Non ho mai apprezzato lo sviluppo dei sindacati. Una volta avevano un senso, servivano realmente a dare condizioni umane ad un lavoratore con condizioni ai limiti del disumano (leggi qui). Ma poi nei secoli cosa ha realmente fatto il sindacato?
Dalle mie esperienze di giornalista, ho visto che delle volte il sindacato crea solo illusioni, promettendo al lavoratore licenziato di essere riassunto anche se era in torto, promuovendo scioperi che permettono di inasprire i rapporti tra le parti, oppure sedersi al tavolo con le dirigenze politiche per pianificare una carriera politica.
Ma poi sostanzialmente il sindacato non fa altro e fortunatamente molti oggi cominciano a capirlo. Una volta era un ente che serviva realmente, oggi…
Oggi siamo noi il sindacato di noi stessi.
Dobbiamo capire che fuori dalla porta della nostra Azienda, c’è una fila di persone pronte a prendere il nostro posto alle condizioni che noi vogliamo rifiutare. C’è gente che come prima domanda ad un colloqui non formula un “quanto mi dai?” ma piuttosto un “spero di esserne capace”.
Abbiamo ragazzi/lavoratori che non conosco il significato della parolagrazie e per favore ma tanti altri che oltre a queste parole conoscono anche il buongiorno.
In un paese con una popolazione di 62.724.291 persone di cui circa 21.000.000 (il 35%) hanno debiti con Equitalia, 3.487.596 sono disoccupati, 3.574.254 sono lavoratori precari e chi lavora ha un guadagno medio di 37€ netti al giorno (guarda la fonte) ci permettiamo ancora di fare gli schizzinosi il giorno di festa?

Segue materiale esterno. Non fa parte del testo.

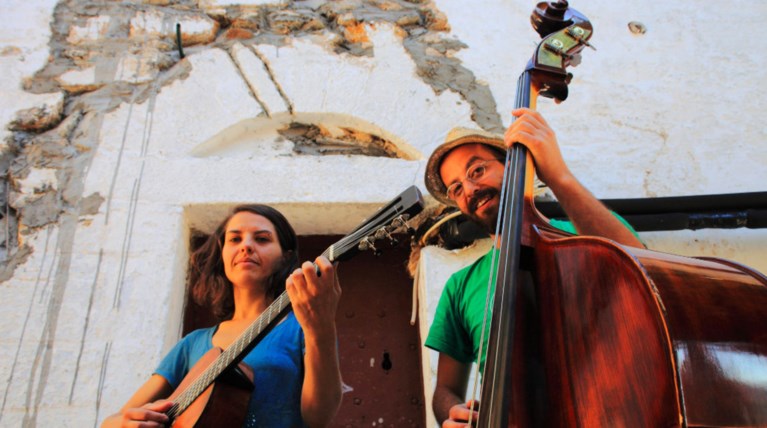 Tinos World Music Festival: 5ος χρόνος, πρωταγωνιστούν οι κιθάρες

E se poi vediamo qualcuno che va a fare la spesa di domenica, ci permettiamo di insultarlo sul suo profilo Facebook come è accaduto al povero Gianni Morandi; ma alzi la mano chi non si è mai trovato senza un prodotto la domenica in casa e non abbiano soffiato un sospiro di sollievo a sapere che il marker era aperto.
La cosa che mi ha fatto sorridere è che le persone che quel giorno hanno protestato perché si sentivano in diritto di non lavorare, che chiedevano a grande voce il loro diritto di riposo, magari erano anche gli stessi che poi si sarebbero lamentati di un cinema chiuso, di un ristorante serrato o che magari, si sono andati a ficcare dentro un centro commerciale.